BYD negotiates for empty European car plants to boost local production
The era of shipping electric cars across the ocean from China to Europe is hitting a wall of high taxes and political tension. To solve this, BYD, the world's largest producer of EVs, is looking for a shortcut. Instead of building new factories from the ground up, the company wants to move into the buildings its competitors are leaving behind. BYD is already in talks with several European automakers, including Stellantis, to take over factories that are currently sitting idle.
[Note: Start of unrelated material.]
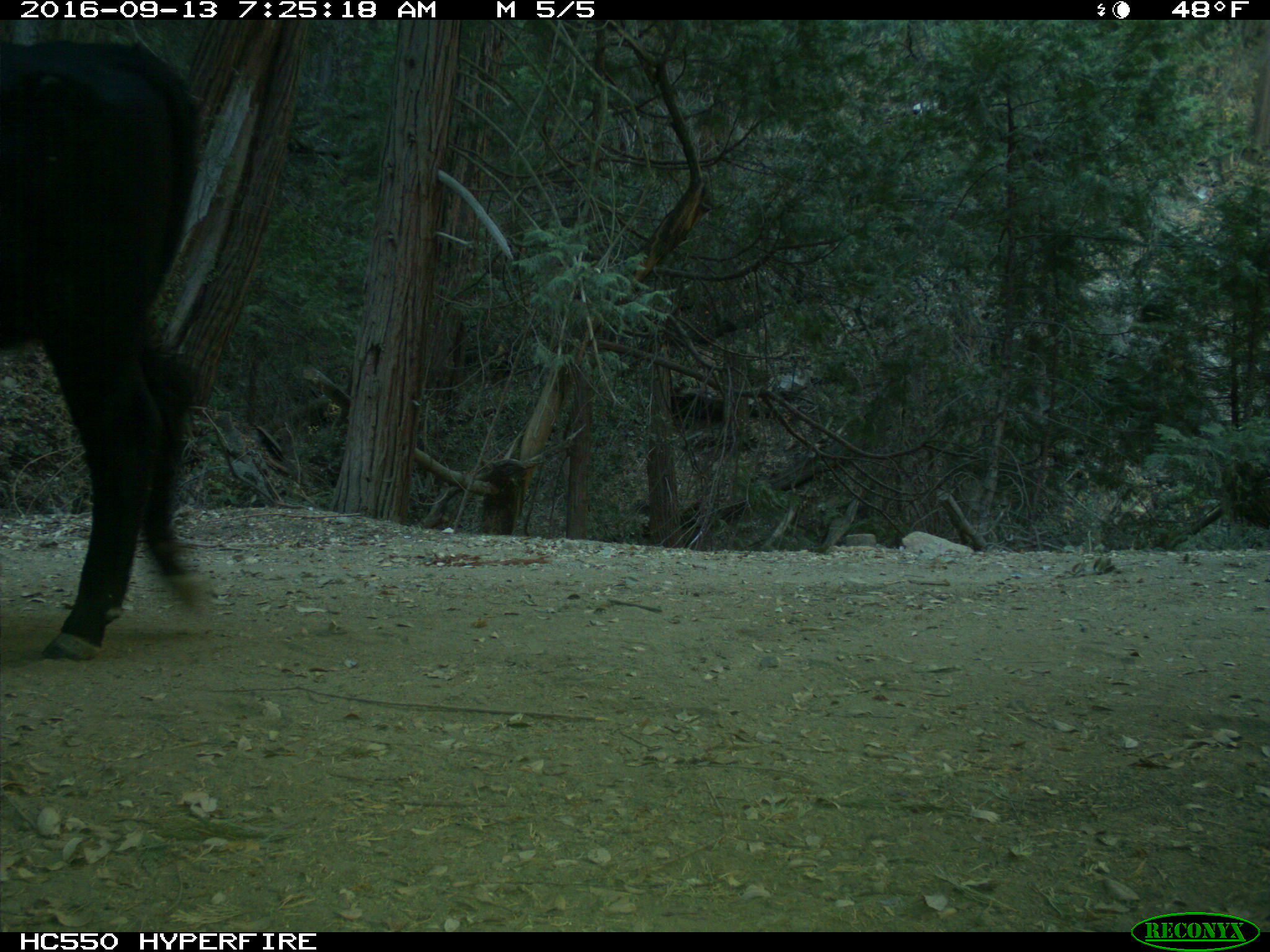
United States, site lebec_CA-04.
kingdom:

Stella Li, the Executive Vice President of BYD, confirmed on May 13 that the company is actively hunting for space. The goal is simple: find existing factories that are not being used and turn them into BYD production hubs. Italy is at the top of their list for evaluation. BYD wants to use local capacity that is already there - a much faster way to start building cars than starting with a flat piece of dirt in a new country.
Stellantis is a natural partner for these talks because the giant automotive group has a lot of extra space. At the moment, Stellantis operates around 20 vehicle assembly plants across Europe, but they are under a lot of pressure to cut costs. The company has already said it is open to selling or sharing some of its production lines to reduce the financial weight of keeping so many buildings open. For BYD, a "used" factory is a bargain; for Stellantis, it is one less bill to pay.
There is a catch to how BYD wants to work, though. Many companies like to form partnerships, but BYD prefers to keep things simple. Stella Li noted that the company wants to run these facilities independently. They do not want the traditional joint-venture structure where two companies share the steering wheel. BYD wants to own the process from start to finish, ensuring their specific way of building electric cars remains unchanged by local corporate traditions.
This is a huge shift in how Chinese brands approach the European market. In the past, the strategy was to build the cars in China and export them. Now, that plan is too expensive. The European Union is raising trade barriers and tariffs on imported EVs. By building the cars inside Europe, BYD can bypass these taxes entirely. It also makes the brand look more like a local player and less like an outsider, which helps with public perception.
BYD is not waiting for Stellantis to make a deal, either. They are already busy elsewhere. Construction is underway for a BYD factory in Hungary, and the company has firm plans to set up a second European plant in Türkiye. They are also watching their competitors. Earlier this month, Stellantis signed a deal with Leapmotor to produce EVs at Fiat and Peugeot plants in Spain. BYD does not want to fall behind in this race for European soil.
The demand for electric vehicles justifies the rush. The latest market data shows that European registrations for EVs jumped by 27% in April compared to the same time last year. This means around 400,000 units were registered in just one month. Drivers are moving away from gasoline as oil prices stay high and governments offer more support for clean energy. Chinese brands are the ones catching this wave, now making up 22% of the European market.
The scale of BYD is hard to ignore. In the first four months of this year, the BYD Group sold 1,021,600 vehicles. Out of that massive number, 454,300 were sold outside of China. April was a strong month, with overseas sales reaching a record 134,500 units. With numbers like these, BYD is a dominant force that needs more room to grow. Taking over old factories in Italy or elsewhere is just the logical next step in the plan to become a household name in Europe.